[start RECORD EXTRACTS]

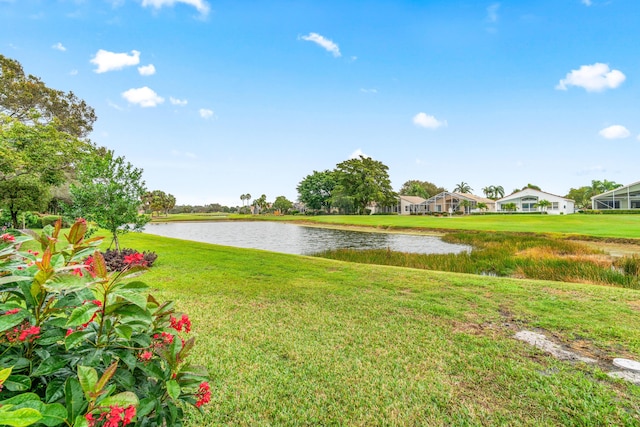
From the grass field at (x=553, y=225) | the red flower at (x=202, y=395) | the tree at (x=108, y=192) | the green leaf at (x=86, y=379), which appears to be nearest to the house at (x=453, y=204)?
the grass field at (x=553, y=225)

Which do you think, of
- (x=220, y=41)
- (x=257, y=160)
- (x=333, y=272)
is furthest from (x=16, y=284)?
(x=257, y=160)

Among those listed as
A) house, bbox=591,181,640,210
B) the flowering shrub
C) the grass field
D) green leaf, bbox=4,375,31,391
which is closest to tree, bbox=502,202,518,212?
house, bbox=591,181,640,210

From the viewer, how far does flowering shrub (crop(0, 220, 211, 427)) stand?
34.1 inches

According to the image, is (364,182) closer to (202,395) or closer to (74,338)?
(202,395)

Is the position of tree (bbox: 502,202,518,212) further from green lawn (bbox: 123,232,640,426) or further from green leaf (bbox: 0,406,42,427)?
green leaf (bbox: 0,406,42,427)

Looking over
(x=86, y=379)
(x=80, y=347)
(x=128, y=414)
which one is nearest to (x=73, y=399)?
(x=86, y=379)

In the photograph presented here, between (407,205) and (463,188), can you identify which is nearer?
(407,205)

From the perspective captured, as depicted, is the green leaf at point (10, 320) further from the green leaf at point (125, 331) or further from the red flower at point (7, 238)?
the red flower at point (7, 238)

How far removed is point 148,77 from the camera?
16625mm

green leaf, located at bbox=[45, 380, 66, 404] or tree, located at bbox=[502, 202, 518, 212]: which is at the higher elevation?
tree, located at bbox=[502, 202, 518, 212]

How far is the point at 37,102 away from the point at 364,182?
146 feet

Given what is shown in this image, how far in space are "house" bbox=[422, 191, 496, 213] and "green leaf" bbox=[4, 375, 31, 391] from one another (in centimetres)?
5535

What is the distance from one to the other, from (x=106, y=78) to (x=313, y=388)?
63.7 feet

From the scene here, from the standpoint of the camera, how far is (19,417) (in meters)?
0.63
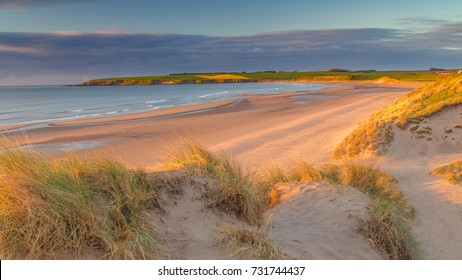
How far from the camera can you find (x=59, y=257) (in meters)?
4.41

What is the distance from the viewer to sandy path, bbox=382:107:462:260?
7.05 m

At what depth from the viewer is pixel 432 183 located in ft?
29.0

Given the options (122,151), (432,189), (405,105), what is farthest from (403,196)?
(122,151)

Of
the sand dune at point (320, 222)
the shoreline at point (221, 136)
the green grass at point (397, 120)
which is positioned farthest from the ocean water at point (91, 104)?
the sand dune at point (320, 222)

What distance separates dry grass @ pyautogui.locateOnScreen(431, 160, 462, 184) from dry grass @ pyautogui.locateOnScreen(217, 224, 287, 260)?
17.9 feet

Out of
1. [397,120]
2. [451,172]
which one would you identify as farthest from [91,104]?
[451,172]

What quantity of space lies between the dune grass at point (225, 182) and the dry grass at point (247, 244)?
1010 millimetres

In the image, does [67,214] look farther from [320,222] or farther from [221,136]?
[221,136]

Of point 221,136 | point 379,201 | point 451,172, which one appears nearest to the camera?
point 379,201

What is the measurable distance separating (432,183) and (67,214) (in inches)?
277

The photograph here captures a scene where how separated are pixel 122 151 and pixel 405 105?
993 cm

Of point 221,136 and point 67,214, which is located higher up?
point 67,214

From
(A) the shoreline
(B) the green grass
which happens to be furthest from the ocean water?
(B) the green grass

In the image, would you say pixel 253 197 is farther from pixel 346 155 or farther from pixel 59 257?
pixel 346 155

[end RECORD EXTRACTS]

- TASK INSTRUCTIONS
Copy out the listing exactly as it stands, but not the pictures.

- COMPLETED TASK
From the grass field at (x=553, y=225) | the red flower at (x=202, y=395) | the tree at (x=108, y=192) | the green leaf at (x=86, y=379), which appears to be nearest to the house at (x=453, y=204)?
the grass field at (x=553, y=225)

Which do you think, of
- (x=220, y=41)
- (x=257, y=160)
- (x=333, y=272)
is furthest from (x=16, y=284)?
(x=257, y=160)

Among those listed as
A) house, bbox=591,181,640,210
B) the flowering shrub
C) the grass field
D) green leaf, bbox=4,375,31,391
which is closest to tree, bbox=502,202,518,212?
house, bbox=591,181,640,210

From the viewer, how far does flowering shrub (crop(0, 220, 211, 427)) stand?
34.1 inches

According to the image, is (364,182) closer to (202,395) or closer to (74,338)?
(202,395)

Is the position of tree (bbox: 502,202,518,212) further from green lawn (bbox: 123,232,640,426) or further from green leaf (bbox: 0,406,42,427)?
green leaf (bbox: 0,406,42,427)

Looking over
(x=86, y=379)
(x=80, y=347)
(x=128, y=414)
which one is nearest to (x=73, y=399)?
(x=86, y=379)

In the photograph presented here, between (407,205) and (463,188), can you identify which is nearer?
(407,205)

From the perspective captured, as depicted, is the green leaf at point (10, 320) further from the green leaf at point (125, 331) or further from the red flower at point (7, 238)?
the red flower at point (7, 238)

How far removed is point 148,77 from the camera?
16625mm

green leaf, located at bbox=[45, 380, 66, 404] or tree, located at bbox=[502, 202, 518, 212]: which is at the higher elevation?
tree, located at bbox=[502, 202, 518, 212]

How far is the point at 37,102 away from the point at 364,182?
146 feet

Given what is shown in this image, how far in space are "house" bbox=[422, 191, 496, 213] and "green leaf" bbox=[4, 375, 31, 391] from one another (in centimetres)?
5535

What is the distance from one to the other, from (x=106, y=78) to (x=313, y=388)?
63.7 feet

From the scene here, from the standpoint of the camera, how far is (19,417) (in meters)?
0.63
How far from the camera can you find (x=59, y=257) (in meters)?
4.41

What is the distance from the viewer to sandy path, bbox=382:107:462:260?
7.05 m

At what depth from the viewer is pixel 432 183 located in ft?
29.0

Given the options (122,151), (432,189), (405,105), what is farthest from (403,196)?
(122,151)

Of
the sand dune at point (320, 222)
the shoreline at point (221, 136)
the green grass at point (397, 120)
which is positioned farthest from the ocean water at point (91, 104)?
the sand dune at point (320, 222)

What distance separates dry grass @ pyautogui.locateOnScreen(431, 160, 462, 184) from dry grass @ pyautogui.locateOnScreen(217, 224, 287, 260)?
17.9 feet

Out of
1. [397,120]
2. [451,172]
which one would you identify as farthest from [91,104]?
[451,172]

What quantity of space lies between the dune grass at point (225, 182) and the dry grass at point (247, 244)?
1010 millimetres

In the image, does [67,214] look farther from [320,222] or farther from [221,136]?
[221,136]

Of point 221,136 | point 379,201 | point 451,172, which one appears nearest to the camera?
point 379,201

What is the measurable distance separating (432,183) and (67,214) (in inches)?
277

The photograph here captures a scene where how separated are pixel 122 151 and pixel 405 105?
993 cm

Of point 221,136 and point 67,214, which is located higher up?
point 67,214

From
(A) the shoreline
(B) the green grass
which happens to be furthest from the ocean water?
(B) the green grass

In the image, would you say pixel 253 197 is farther from pixel 346 155 or farther from pixel 59 257?
pixel 346 155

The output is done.